La electrificación del transporte público terrestre continúa avanzando a pasos firmes en los Países Bajos, donde los autobuses de cero emisiones —especialmente los impulsados por baterías eléctricas— han experimentado un crecimiento significativo durante 2025, consolidando al país como uno de los líderes europeos en flotas sostenibles de transporte urbano.
Según el último monitoreo del organismo sectorial CROW, en 2025 se contabilizaron 2.748 autobuses de cero emisiones en operación en todo el país, lo que representa un incremento de 853 unidades respecto a 2024. Este avance está acompañado de un aumento del uso de estos vehículos en términos de actividad: los autobuses eléctricos ya cubren aproximadamente el 26 % de todos los kilómetros recorridos por transporte urbano —una cifra que refleja la consolidación de la movilidad eléctrica sobre combustibles tradicionales como el diésel, cuya participación en el parque móvil sigue disminuyendo año tras año.
Un cambio estructural hacia flotas limpias
Los datos de CROW muestran que la tendencia de electrificación en el transporte público neerlandés es sostenida y estructural. Países Bajos se sitúa entre los países europeos donde prácticamente todos los autobuses nuevos registrados son de cero emisiones, lo que supera ampliamente los objetivos de adquisición establecidos por regulaciones comunitarias y nacionales. Esta política responde a compromisos nacionales de eliminar progresivamente los vehículos con motor de combustión y alcanzar una flota de buses 100 % sin emisiones antes de 2030, un horizonte que las autoridades consideran alcanzable si continúan las inversiones y las renovaciones de concesiones bajo criterios de sostenibilidad.

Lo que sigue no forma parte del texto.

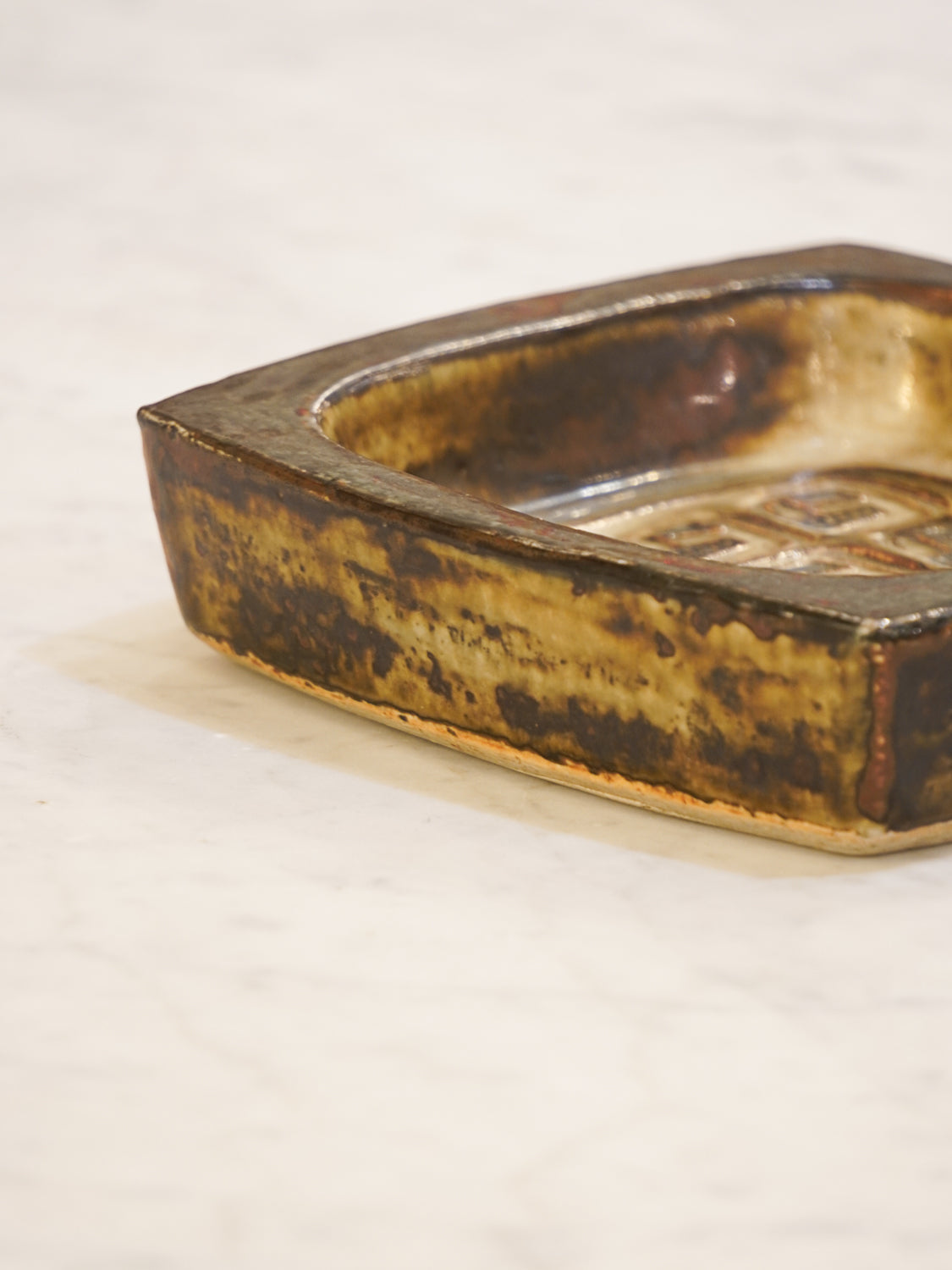 Royal Copenhagen "Jørgen Mogensen" - スクエアトレイ - 1960'sDenmark - bob's box
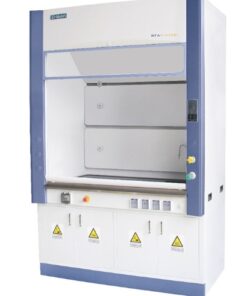 Fume Hood with Pipes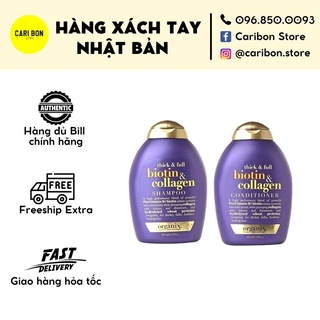 Gội xả Thick and FULL BIOTIN & COLLAGEN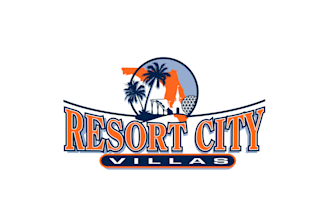 design rental logo services with new concept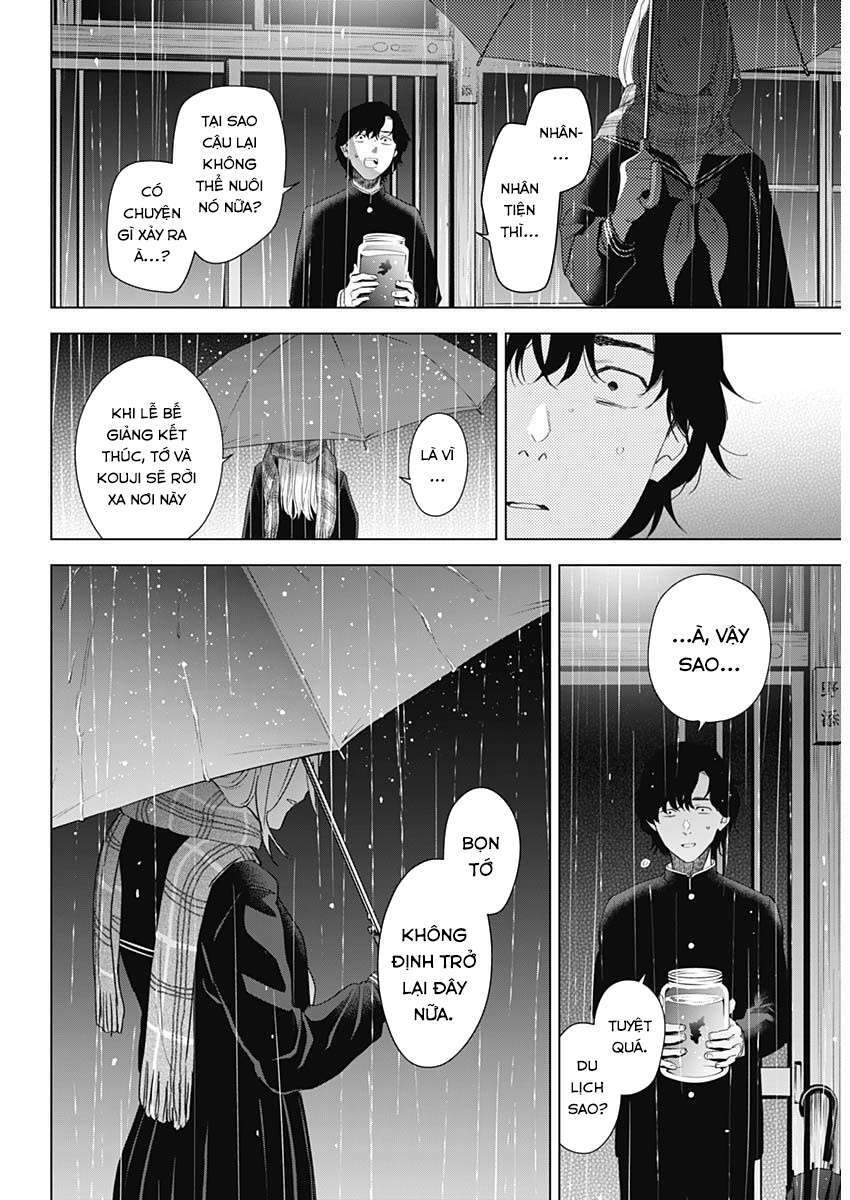 shounen no abyss chapter 102: giọt nước tràn ly - Next chapter 103: quả báo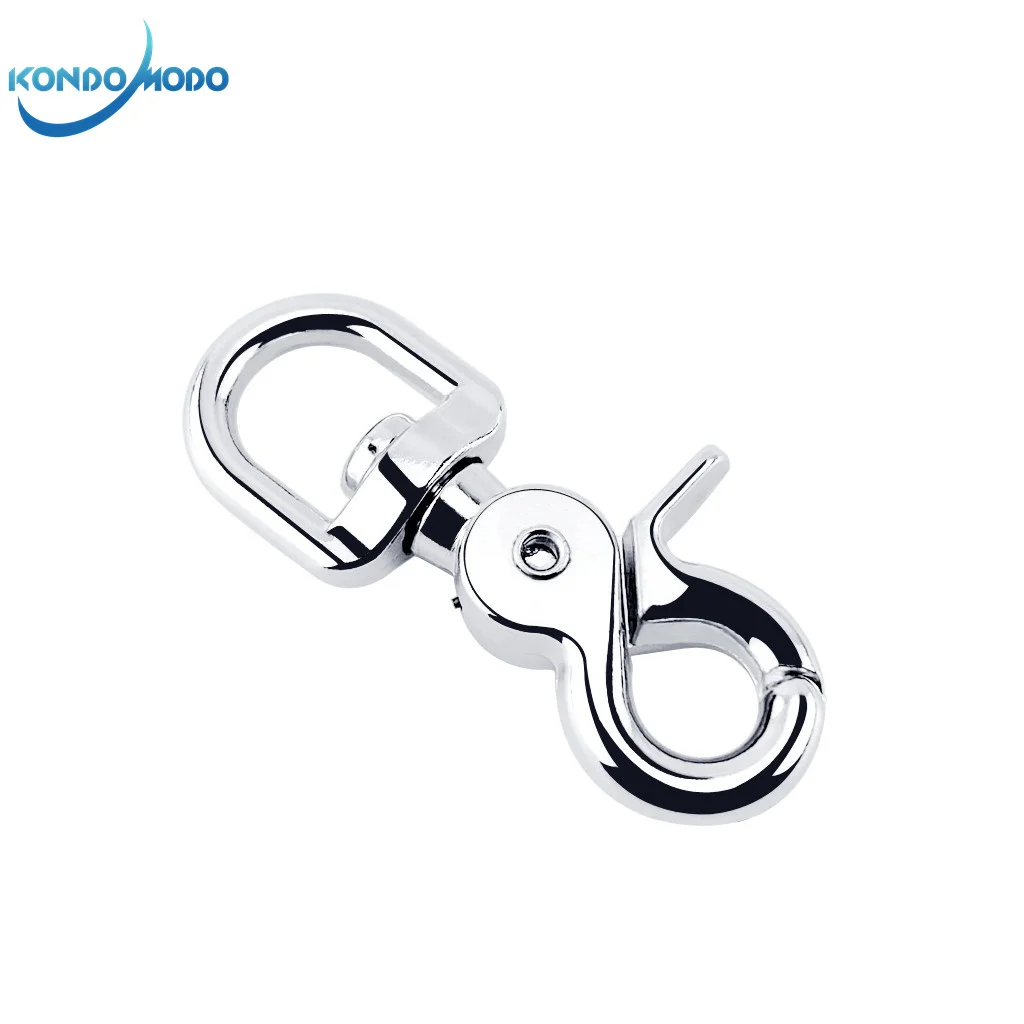 

Zinc Alloy Swivel Lobster Clasps Clips Snap Hooks Webbing Bag Trigger Weave Paracord Lanyard Buckles Clip for Spring Eye Bolt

En este contexto, los autobuses eléctricos impulsados por baterías son la tecnología dominante en las licitaciones y en las operaciones diarias, representando cerca del 90 % del total de autobuses de cero emisiones. El resto corresponde en menor medida a autobuses de pila de combustible de hidrógeno o a modos con sistemas híbridos, aunque estos últimos mantienen una presencia reducida en comparación con los eléctricos puros.
Pedidos y expansión de flotas
Además del crecimiento cuantitativo registrado en la flota, operadores neerlandeses de transporte público han formalizado importantes pedidos de vehículos eléctricos para seguir impulsando la electrificación territorial. Por ejemplo, Arriva Netherlands ha encargado 167 nuevos autobuses eléctricos —128 de ellos de la marca Yutong y 39 de Irizar— que se incorporarán al servicio en la provincia de East Brabant, reforzando la transición de toda la concesión hacia una operación casi totalmente libre de emisiones.
Otros operadores, como Transdev Nederland, también han realizado pedidos de autobuses cero emisiones de diferentes tamaños para renovar y ampliar sus flotas, con entregas programadas para 2026 y más allá. Estas decisiones reflejan una dinámica de mercado donde los fabricantes y operadores se adaptan a las exigencias de sostenibilidad y a las regulaciones que favorecen la sustitución de vehículos tradicionales por tecnologías más limpias.
Rumbo a un transporte público más verde
El impulso de los autobuses eléctricos en los Países Bajos no solo tiene un impacto medioambiental directo —reduciendo emisiones locales de gases contaminantes y CO₂—, sino que también sienta las bases para un modelo de movilidad urbana más eficiente, silencioso y competitivo. Unido a inversiones en infraestructuras de carga y a políticas de planificación urbana orientadas hacia la sostenibilidad, el crecimiento de los autobuses de cero emisiones constituye un ejemplo de cómo los sistemas de transporte colectivo pueden liderar la transición energética en Europa.
A medida que se acerca la segunda mitad de la década, el ritmo de adopción de estas tecnologías, junto con el desarrollo de nuevas concesiones y la implementación de objetivos vinculantes, será clave para determinar si los Países Bajos cumplen con su ambicioso calendario de electrificación total del transporte público para 2030.